[Kaydedilmiş girdiler]
□ □ □ □ □ □ □

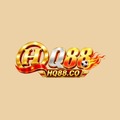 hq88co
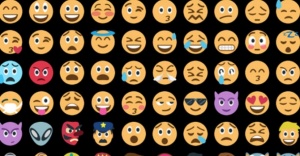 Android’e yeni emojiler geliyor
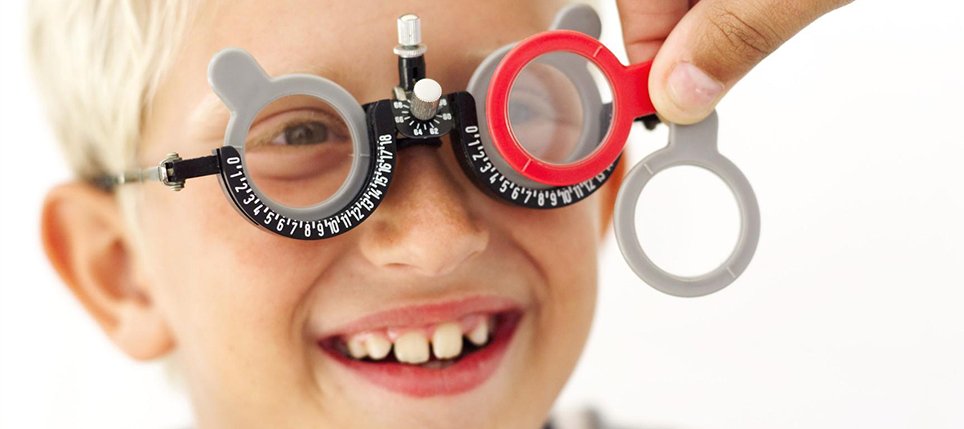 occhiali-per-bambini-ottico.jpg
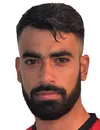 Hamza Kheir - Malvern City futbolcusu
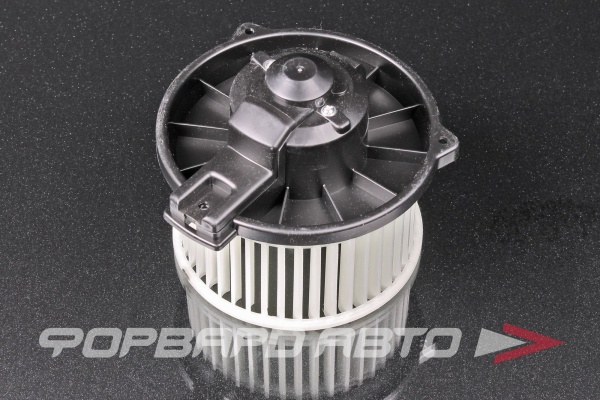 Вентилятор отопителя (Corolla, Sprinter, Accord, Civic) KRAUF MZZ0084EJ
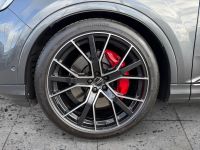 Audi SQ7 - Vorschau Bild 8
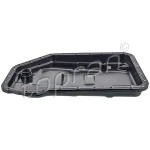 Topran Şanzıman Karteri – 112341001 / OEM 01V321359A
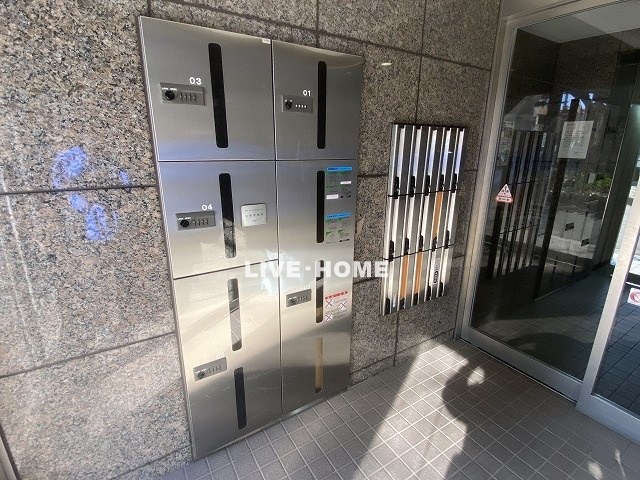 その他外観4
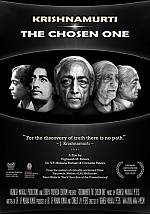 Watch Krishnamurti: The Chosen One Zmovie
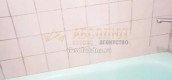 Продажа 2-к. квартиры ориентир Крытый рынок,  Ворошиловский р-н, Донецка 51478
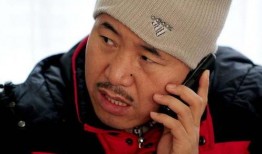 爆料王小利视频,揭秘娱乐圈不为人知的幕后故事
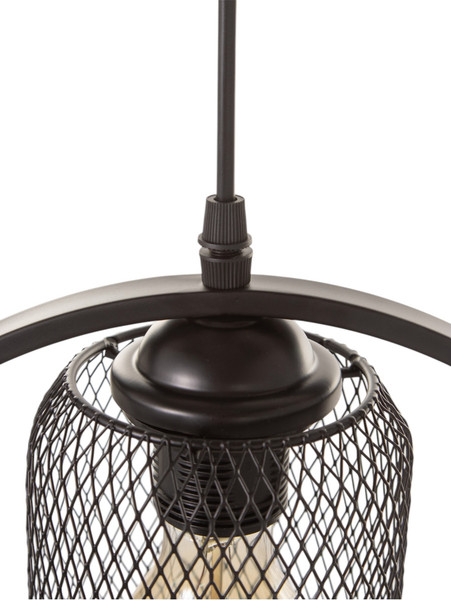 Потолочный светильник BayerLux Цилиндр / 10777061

□ □ □ □ □ □ □

Yukarıdaki listeyi "Sıra No" ve "Liste satırı" sütunlarından oluşan bir Markdown tablosu olarak yeniden yazın. Boş satırları atlayın, görselleri de yanıta koymayın.

» **Tamamlanan görev**
| Sıra No | Liste satırı |
|---|---|
| 1 |  hq88co |
| 2 |  Android’e yeni emojiler geliyor |
| 3 |  occhiali-per-bambini-ottico.jpg |
| 4 |  Hamza Kheir - Malvern City futbolcusu |
| 5 |  Вентилятор отопителя (Corolla, Sprinter, Accord, Civic) KRAUF MZZ0084EJ |
| 6 |  Audi SQ7 - Vorschau Bild 8 |
| 7 |  Topran Şanzıman Karteri – 112341001 / OEM 01V321359A |
| 8 |  その他外観4 |
| 9 |  Watch Krishnamurti: The Chosen One Zmovie |
| 10 |  Продажа 2-к. квартиры ориентир Крытый рынок,  Ворошиловский р-н, Донецка 51478 |
| 11 |  爆料王小利视频,揭秘娱乐圈不为人知的幕后故事 |
| 12 |  Потолочный светильник BayerLux Цилиндр / 10777061 |